* Aim of the exercise
Count the lines in the material below that contain the word "nearer" and reply with that number alone.

** BEGIN Entries **

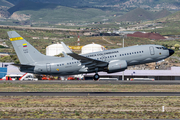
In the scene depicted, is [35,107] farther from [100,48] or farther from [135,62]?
[100,48]

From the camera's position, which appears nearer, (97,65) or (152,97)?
(152,97)

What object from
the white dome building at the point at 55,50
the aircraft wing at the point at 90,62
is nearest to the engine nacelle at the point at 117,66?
the aircraft wing at the point at 90,62

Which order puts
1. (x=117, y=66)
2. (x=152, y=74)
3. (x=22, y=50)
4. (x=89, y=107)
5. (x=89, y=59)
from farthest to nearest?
(x=152, y=74)
(x=22, y=50)
(x=89, y=59)
(x=117, y=66)
(x=89, y=107)

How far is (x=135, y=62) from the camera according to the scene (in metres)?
52.6

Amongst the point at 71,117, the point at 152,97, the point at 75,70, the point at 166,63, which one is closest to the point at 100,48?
the point at 166,63

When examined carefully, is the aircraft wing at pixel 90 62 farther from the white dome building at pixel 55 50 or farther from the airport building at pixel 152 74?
the white dome building at pixel 55 50

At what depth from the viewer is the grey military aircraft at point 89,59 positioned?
52.1 metres

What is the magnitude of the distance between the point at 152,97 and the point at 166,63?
92726 millimetres

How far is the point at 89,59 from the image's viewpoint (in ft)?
169

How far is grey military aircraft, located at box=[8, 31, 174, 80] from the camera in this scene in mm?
52062

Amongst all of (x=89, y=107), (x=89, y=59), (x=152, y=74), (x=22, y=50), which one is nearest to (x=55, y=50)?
(x=152, y=74)

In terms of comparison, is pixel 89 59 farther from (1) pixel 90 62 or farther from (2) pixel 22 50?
(2) pixel 22 50

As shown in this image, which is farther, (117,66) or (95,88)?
(95,88)

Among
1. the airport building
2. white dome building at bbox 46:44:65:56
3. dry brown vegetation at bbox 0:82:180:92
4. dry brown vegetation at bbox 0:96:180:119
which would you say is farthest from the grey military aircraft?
white dome building at bbox 46:44:65:56
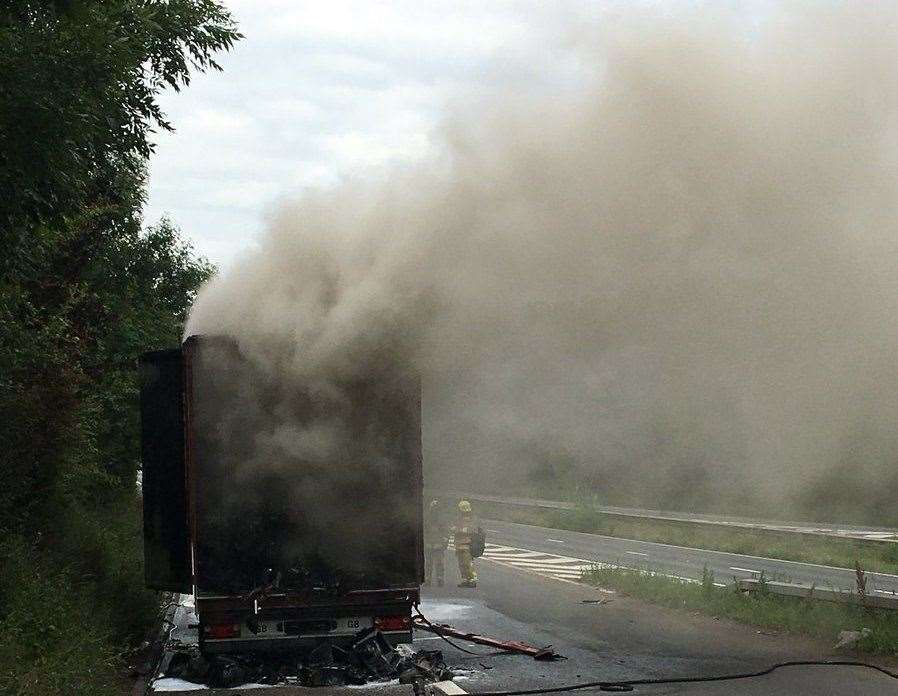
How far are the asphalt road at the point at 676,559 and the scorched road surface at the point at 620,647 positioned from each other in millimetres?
3767

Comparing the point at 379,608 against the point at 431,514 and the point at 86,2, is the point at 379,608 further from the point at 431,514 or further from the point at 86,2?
the point at 431,514

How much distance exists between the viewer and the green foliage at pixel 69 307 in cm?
867

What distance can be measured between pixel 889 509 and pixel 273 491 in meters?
37.1

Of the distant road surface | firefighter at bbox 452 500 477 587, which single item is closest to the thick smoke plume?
firefighter at bbox 452 500 477 587

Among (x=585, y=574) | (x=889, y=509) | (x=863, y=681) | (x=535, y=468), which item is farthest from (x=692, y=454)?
(x=863, y=681)

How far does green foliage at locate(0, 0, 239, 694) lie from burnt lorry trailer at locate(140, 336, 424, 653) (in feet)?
4.56

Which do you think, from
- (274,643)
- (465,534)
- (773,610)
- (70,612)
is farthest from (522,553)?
(274,643)

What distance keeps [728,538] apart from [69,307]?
2320 cm

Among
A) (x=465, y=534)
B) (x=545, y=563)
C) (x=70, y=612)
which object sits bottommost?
(x=545, y=563)

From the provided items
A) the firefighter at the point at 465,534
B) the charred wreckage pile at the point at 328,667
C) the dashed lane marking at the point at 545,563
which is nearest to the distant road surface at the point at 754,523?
the dashed lane marking at the point at 545,563

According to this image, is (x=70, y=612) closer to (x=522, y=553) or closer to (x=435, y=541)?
(x=435, y=541)

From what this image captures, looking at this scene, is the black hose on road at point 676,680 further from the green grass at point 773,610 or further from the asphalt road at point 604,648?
the green grass at point 773,610

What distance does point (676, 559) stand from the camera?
27.8 m

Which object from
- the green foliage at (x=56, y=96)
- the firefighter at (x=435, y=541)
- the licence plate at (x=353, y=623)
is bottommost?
the licence plate at (x=353, y=623)
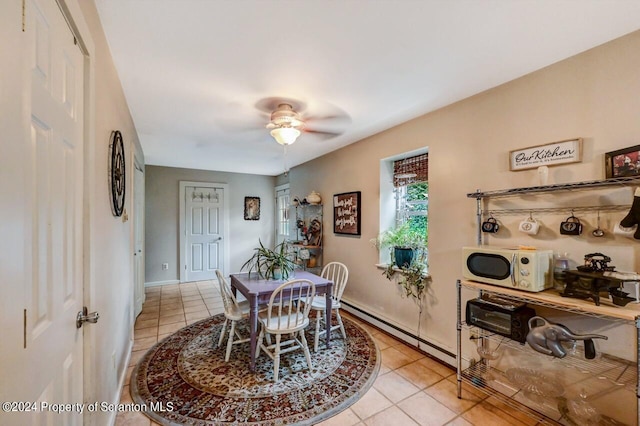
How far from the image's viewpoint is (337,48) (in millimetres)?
1688

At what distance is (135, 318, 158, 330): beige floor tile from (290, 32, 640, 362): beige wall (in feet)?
8.81

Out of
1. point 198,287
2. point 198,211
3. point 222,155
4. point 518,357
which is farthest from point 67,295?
point 198,211

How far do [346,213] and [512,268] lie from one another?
7.50 ft

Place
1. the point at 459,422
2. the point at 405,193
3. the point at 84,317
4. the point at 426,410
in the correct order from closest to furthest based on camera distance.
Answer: the point at 84,317
the point at 459,422
the point at 426,410
the point at 405,193

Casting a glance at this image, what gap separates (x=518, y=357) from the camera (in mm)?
2051

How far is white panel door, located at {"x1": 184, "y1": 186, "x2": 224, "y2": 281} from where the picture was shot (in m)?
5.71

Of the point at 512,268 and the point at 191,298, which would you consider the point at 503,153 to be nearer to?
the point at 512,268

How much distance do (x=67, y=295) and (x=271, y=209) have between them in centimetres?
561

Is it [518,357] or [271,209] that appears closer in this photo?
[518,357]

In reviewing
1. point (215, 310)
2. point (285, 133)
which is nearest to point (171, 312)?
point (215, 310)

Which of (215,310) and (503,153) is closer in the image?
(503,153)

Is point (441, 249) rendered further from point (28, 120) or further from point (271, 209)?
point (271, 209)

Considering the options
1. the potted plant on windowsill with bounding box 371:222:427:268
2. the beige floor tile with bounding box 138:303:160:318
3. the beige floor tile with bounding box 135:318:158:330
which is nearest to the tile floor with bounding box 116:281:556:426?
the beige floor tile with bounding box 135:318:158:330

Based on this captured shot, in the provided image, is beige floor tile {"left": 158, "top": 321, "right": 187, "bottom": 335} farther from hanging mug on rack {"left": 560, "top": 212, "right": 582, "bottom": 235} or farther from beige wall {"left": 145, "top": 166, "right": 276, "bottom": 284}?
hanging mug on rack {"left": 560, "top": 212, "right": 582, "bottom": 235}
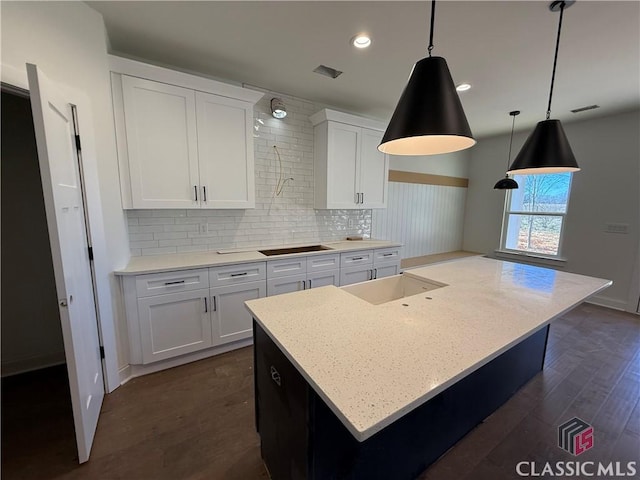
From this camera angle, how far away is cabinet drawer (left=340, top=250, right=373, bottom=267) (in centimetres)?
314

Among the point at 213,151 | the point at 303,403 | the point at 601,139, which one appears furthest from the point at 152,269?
the point at 601,139

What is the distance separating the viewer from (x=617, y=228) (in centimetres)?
365

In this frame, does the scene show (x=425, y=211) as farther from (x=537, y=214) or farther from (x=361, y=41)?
(x=361, y=41)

** END Entries **

* The solution
2